• TASK: Pick out each line of the data below that contains the string "wave", matching case exactly.

• RECORDS FOR THIS EXERCISE:
^^^^^^^^^^^^^^^^
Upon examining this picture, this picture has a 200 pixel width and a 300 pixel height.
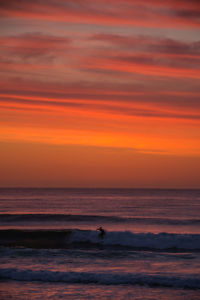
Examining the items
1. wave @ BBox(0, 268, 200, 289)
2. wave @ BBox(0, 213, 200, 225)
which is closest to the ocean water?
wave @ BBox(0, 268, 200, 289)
^^^^^^^^^^^^^^^^
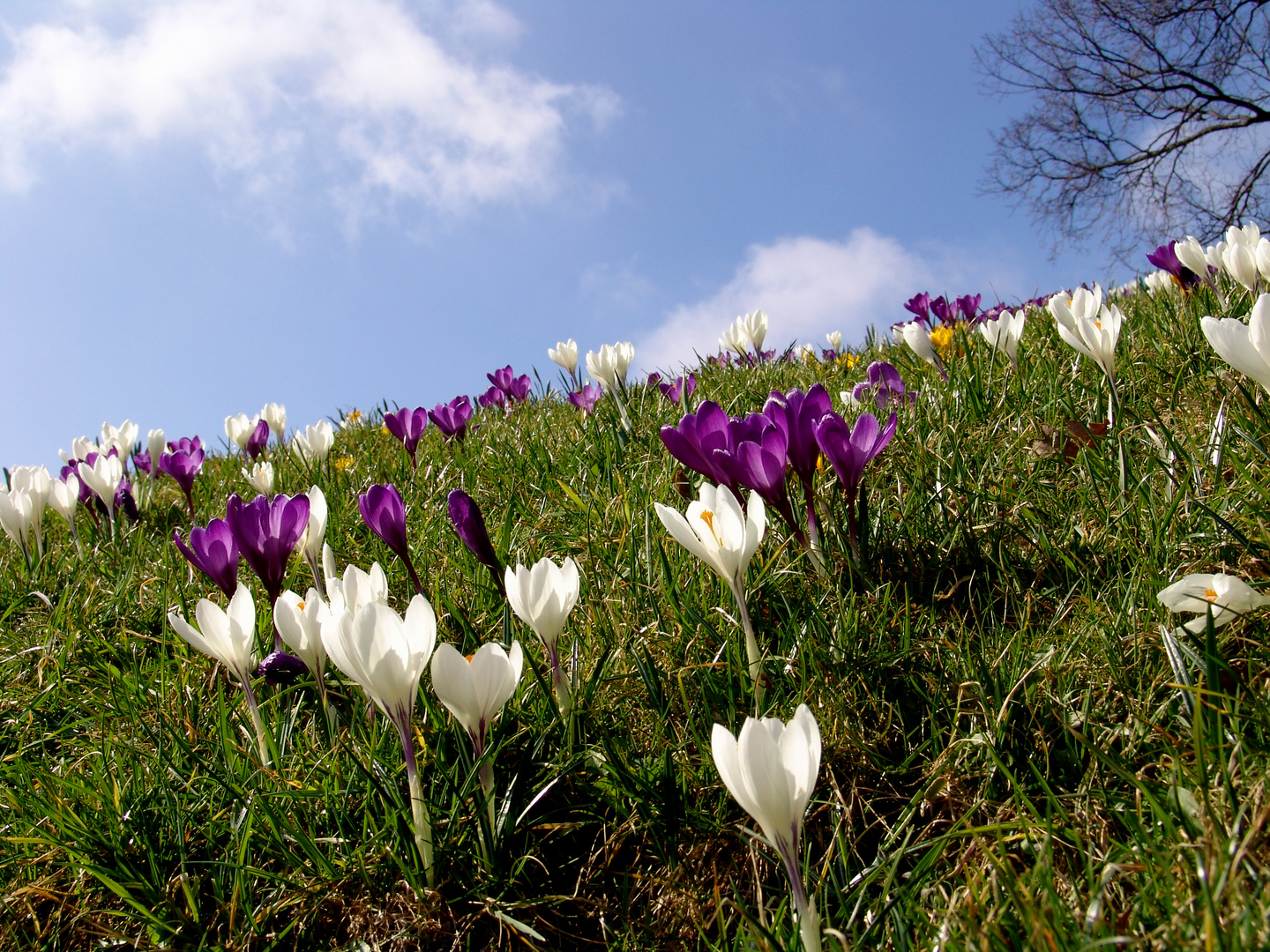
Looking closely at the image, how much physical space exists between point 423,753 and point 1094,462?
^^^^^^^^^^^^^^^^
• WORKED ANSWER:
1. wave @ BBox(0, 268, 200, 289)
2. wave @ BBox(0, 213, 200, 225)
wave @ BBox(0, 268, 200, 289)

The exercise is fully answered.